Theater Notes: Two plays both must sees and different
We are so lucky to have so much glorious live theater available to us in S.W. Florida. Here are two I highly recommend, such opposites, one light and almost silly, and one dark, and almost hopeful. Get to them both.
First, there is a new version of Ibsen’s “The Enemy of the People” at the Gulfshore Playhouse in Naples. The playwright is Rebecca Lenkiewicz, with a literal translation by Charlotte Barslund. Under the superb direction of Kristen Coury, Gulfshore’s founder and artistic director, that stage is electrified. There are nothing but brilliant performances by the nine equity actors. You won’t see anything better on Broadway.
What is most haunting sitting there gripped, as Ibsen’s gem unfolds, is how totally relevant this 1882 masterpiece is to us living in Florida. Dr. Thomas Stockman, the man who becomes “The Enemy,” suspects and then gathers scientific evidence that the water in the Bath Spa Resort in their town is poisonous and dangerous, not only to the tourists, but for everyone. Could this be red tide? Could this be the dead fish on our beaches? His brother, Peter Stockman, is the mayor of the town. His support comes from the hotel owners, the restaurants and everyone who makes a living at the Baths.
The money people, their 1 percent, put the pressure on the mayor, the editor of the town newspaper, and the chair of the town council, and it gets to sound like our 2016 election race going on right now. The dark ending still had hope. The noise of the standing ovation given the cast at Gulfshore Playhouse tells me they will have sellout audiences. Get your tickets fast It is well worth making it to one of my must see plays of the season. It only runs to April 17. For more information visit www.GULFSHOREPLAYHOUSE.org, or call (866) 811-4111.
The second play I delighted in is at The Florida Repertory Theater. This is a romp, a laugh fest, yet with some redeeming qualities, some moral issues that challenge all the laughter.
It is “Becky’s New Car” by the venerable playwright, Steven Dietz. And the dynamic Carrie Lund knows the play must have been written for her, because she gives one of the greatest performances of her sterling career. Becky works at a car dealership doing the paperwork on all car sales. She’s married to a loveable blue collar guy, Joe, ably played by Craig Brockhorn, fresh from staring in “Twelve Angry Men.” He is so solid. You’ll love him.
The twists and turns go up and down, in and around. There is a son living with Becky and Joe, a new-age son who takes the plot on a roller coaster ride. And, very importantly, there is a rich man admirably portrayed by Peter Thomasson, who comes late in the day to the dealership to buy five cars as gifts for his employees when only Becky is in the office.

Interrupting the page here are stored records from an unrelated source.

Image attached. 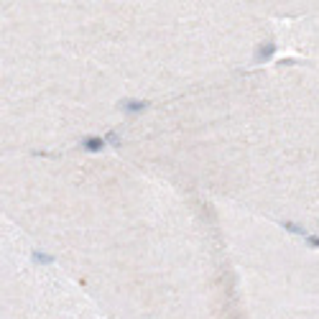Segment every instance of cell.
Listing matches in <instances>:
<instances>
[{
  "label": "cell",
  "instance_id": "1",
  "mask_svg": "<svg viewBox=\"0 0 319 319\" xmlns=\"http://www.w3.org/2000/svg\"><path fill=\"white\" fill-rule=\"evenodd\" d=\"M82 146H84L87 151L97 154V151H102V148H105V141H102V138H97V136H87V138H82Z\"/></svg>",
  "mask_w": 319,
  "mask_h": 319
},
{
  "label": "cell",
  "instance_id": "2",
  "mask_svg": "<svg viewBox=\"0 0 319 319\" xmlns=\"http://www.w3.org/2000/svg\"><path fill=\"white\" fill-rule=\"evenodd\" d=\"M273 51H276L273 41H268V44H260V49H258V54H255V62H268V59L273 57Z\"/></svg>",
  "mask_w": 319,
  "mask_h": 319
},
{
  "label": "cell",
  "instance_id": "3",
  "mask_svg": "<svg viewBox=\"0 0 319 319\" xmlns=\"http://www.w3.org/2000/svg\"><path fill=\"white\" fill-rule=\"evenodd\" d=\"M120 107L125 110V112H141L143 107H148L146 102H141V100H123L120 102Z\"/></svg>",
  "mask_w": 319,
  "mask_h": 319
},
{
  "label": "cell",
  "instance_id": "4",
  "mask_svg": "<svg viewBox=\"0 0 319 319\" xmlns=\"http://www.w3.org/2000/svg\"><path fill=\"white\" fill-rule=\"evenodd\" d=\"M33 260H36V263H44V266H49L54 258H51V255H44V253H39V250H33Z\"/></svg>",
  "mask_w": 319,
  "mask_h": 319
},
{
  "label": "cell",
  "instance_id": "5",
  "mask_svg": "<svg viewBox=\"0 0 319 319\" xmlns=\"http://www.w3.org/2000/svg\"><path fill=\"white\" fill-rule=\"evenodd\" d=\"M284 228H286L289 233H296V235H304V230H302L299 225H294V222H284Z\"/></svg>",
  "mask_w": 319,
  "mask_h": 319
},
{
  "label": "cell",
  "instance_id": "6",
  "mask_svg": "<svg viewBox=\"0 0 319 319\" xmlns=\"http://www.w3.org/2000/svg\"><path fill=\"white\" fill-rule=\"evenodd\" d=\"M107 143H110V146H120V138H118V133H107Z\"/></svg>",
  "mask_w": 319,
  "mask_h": 319
},
{
  "label": "cell",
  "instance_id": "7",
  "mask_svg": "<svg viewBox=\"0 0 319 319\" xmlns=\"http://www.w3.org/2000/svg\"><path fill=\"white\" fill-rule=\"evenodd\" d=\"M307 242H309L312 248H319V235H307Z\"/></svg>",
  "mask_w": 319,
  "mask_h": 319
}]
</instances>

That’s when a little immorality and a few lies, some deceptions and Becky’s life goes berserk. I’ve never seen Carrie Lund having more fun. All kudos go to her.
That sold out audience that day loved it as judged by all those gray haired couples standing up in a heartfelt ovation. It only ran until April 8. For more information, call (239) 332-4488, or visit www.floridarep.org.
Young actors in
two delightful plays
We are lucky again to be given two plays you just have to see. One is a total burst of joy and boundless laughter. It’s not without poignancy, either. That play is “Almost Maine” the triumph, at Florida Southwestern State College Theatre.
I’ve seen it three times before, but I’ve never seen it done better than this one so ably directed by Professor Stuart Brown. He has the gift to get young actors performing like they’ve been to Broadway and back. Thirteen cast members, some playing two people, in a small masterpiece by playwright John Cariani.
It all takes place on Saturday night in a small, very, very rural Maine town.
We meet such a delightful array of men and woman figuring out what love is all about. You will laugh and be unable to control you pleasure at each of the encounters. And what fun they are all having up there on that Black Box Theatre Stage. They don’t miss a gag line, or dim a single real and tender situation. (The play ran until April 9.)
The second gem is “The Rauschenberg Project,” at The Laboratory Theater of Florida. It is a play for everybody! Everybody who cares about compassion and empathy, theater goers willing to support the battles for diversity in this complex world we all live in.
Leave it that warrior, Annette Trossbach, to get a grant from the Rauschenberg Foundation and then give 10 months to gather teens and college students and supporting adults together to tell their stories. The totally gripping stories are about the journey LGBT young people take, to quote Ms. Trossbach, “…to share their experiences and get the support to feel both safe and loved while they open up about coming out and being LGBT in a conservative community.”
You will be enthralled by the courage on that stage. But, you will be laughing and dazzled by the wit, the lovely ensemble performances, the music, the dancing, the sheer creativity and the true pleasure of being where great theater is taking place, right here in Ft. Myers, Florida. You will learn a lot that night from the 10 performers who light up that stage, and your support can help, to use Annette’s words again, “…. to encourage the LGBT young people of our area to stay in SWFL and contribute their skills to this community.”